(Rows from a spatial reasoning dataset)

....................

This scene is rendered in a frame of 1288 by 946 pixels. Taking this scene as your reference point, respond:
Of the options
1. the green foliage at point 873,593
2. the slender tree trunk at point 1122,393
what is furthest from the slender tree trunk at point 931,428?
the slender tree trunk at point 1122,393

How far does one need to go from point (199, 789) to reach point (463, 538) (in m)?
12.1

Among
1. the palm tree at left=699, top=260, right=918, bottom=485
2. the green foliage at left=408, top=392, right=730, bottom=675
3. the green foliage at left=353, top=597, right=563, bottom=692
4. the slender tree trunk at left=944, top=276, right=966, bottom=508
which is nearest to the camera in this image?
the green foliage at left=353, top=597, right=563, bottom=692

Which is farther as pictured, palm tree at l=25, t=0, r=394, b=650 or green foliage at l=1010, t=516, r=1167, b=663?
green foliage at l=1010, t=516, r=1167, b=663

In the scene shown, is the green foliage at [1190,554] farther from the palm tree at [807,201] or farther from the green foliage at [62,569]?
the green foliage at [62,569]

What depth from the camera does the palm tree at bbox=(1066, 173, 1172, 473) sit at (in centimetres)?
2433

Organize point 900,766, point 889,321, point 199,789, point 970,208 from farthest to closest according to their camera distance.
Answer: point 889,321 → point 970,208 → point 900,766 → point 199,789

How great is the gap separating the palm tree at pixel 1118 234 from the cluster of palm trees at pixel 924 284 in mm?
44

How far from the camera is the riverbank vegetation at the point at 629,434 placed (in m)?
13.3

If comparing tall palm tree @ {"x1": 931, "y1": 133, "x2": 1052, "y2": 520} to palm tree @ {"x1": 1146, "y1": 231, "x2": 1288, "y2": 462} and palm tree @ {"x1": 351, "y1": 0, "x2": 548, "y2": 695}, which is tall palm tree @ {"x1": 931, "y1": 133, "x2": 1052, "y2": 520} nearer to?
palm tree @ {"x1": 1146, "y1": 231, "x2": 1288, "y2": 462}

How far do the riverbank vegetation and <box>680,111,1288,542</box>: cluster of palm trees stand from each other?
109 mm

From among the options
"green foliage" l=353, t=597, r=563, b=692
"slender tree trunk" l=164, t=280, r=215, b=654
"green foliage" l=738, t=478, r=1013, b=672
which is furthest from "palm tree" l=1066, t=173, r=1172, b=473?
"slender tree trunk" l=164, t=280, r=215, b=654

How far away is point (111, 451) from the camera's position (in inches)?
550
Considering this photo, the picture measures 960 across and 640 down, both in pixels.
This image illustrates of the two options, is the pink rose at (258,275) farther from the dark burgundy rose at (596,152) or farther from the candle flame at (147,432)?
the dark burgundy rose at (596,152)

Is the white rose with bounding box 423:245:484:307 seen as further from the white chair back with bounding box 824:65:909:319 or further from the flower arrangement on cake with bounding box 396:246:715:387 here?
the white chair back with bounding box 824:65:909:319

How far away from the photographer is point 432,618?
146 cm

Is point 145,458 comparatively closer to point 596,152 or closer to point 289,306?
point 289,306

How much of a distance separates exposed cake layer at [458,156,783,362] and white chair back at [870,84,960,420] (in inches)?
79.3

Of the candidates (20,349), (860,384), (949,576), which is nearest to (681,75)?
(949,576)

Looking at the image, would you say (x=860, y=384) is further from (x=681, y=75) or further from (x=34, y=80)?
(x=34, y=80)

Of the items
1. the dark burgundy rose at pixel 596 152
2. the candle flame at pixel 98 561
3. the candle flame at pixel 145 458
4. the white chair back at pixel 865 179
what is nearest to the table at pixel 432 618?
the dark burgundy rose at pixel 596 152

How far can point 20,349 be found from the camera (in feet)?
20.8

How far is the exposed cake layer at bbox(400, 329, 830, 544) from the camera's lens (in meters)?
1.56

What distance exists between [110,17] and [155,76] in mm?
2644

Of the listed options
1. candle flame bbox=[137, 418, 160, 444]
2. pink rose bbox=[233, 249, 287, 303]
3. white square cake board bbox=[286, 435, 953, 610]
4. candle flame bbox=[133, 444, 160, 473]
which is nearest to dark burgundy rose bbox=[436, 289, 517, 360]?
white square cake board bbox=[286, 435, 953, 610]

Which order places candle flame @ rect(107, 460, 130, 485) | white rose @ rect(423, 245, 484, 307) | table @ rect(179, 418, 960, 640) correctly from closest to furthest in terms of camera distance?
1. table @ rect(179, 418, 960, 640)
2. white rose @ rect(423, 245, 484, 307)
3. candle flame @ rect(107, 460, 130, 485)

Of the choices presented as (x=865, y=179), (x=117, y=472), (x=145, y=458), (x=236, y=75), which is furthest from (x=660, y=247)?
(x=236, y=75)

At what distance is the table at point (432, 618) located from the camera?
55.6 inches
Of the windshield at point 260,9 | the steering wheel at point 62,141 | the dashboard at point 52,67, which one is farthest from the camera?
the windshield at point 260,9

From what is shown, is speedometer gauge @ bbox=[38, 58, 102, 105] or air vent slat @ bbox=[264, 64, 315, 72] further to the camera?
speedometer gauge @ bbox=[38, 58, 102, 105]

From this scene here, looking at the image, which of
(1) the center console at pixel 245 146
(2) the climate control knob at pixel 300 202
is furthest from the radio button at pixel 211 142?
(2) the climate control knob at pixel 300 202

....................

» EXERCISE OBJECTIVE
Locate the line that contains "At what distance". Repeat it and every line after it, up to and including the final line, exactly.

» EXPECTED ANSWER
At what distance is the table at point (432, 618) located from the camera?
55.6 inches
Of the windshield at point 260,9 | the steering wheel at point 62,141 | the dashboard at point 52,67, which one is farthest from the camera?
the windshield at point 260,9

From what is shown, is speedometer gauge @ bbox=[38, 58, 102, 105] or air vent slat @ bbox=[264, 64, 315, 72] further to the camera?
speedometer gauge @ bbox=[38, 58, 102, 105]

From this scene here, looking at the image, which of
(1) the center console at pixel 245 146
(2) the climate control knob at pixel 300 202
is furthest from the radio button at pixel 211 142?
(2) the climate control knob at pixel 300 202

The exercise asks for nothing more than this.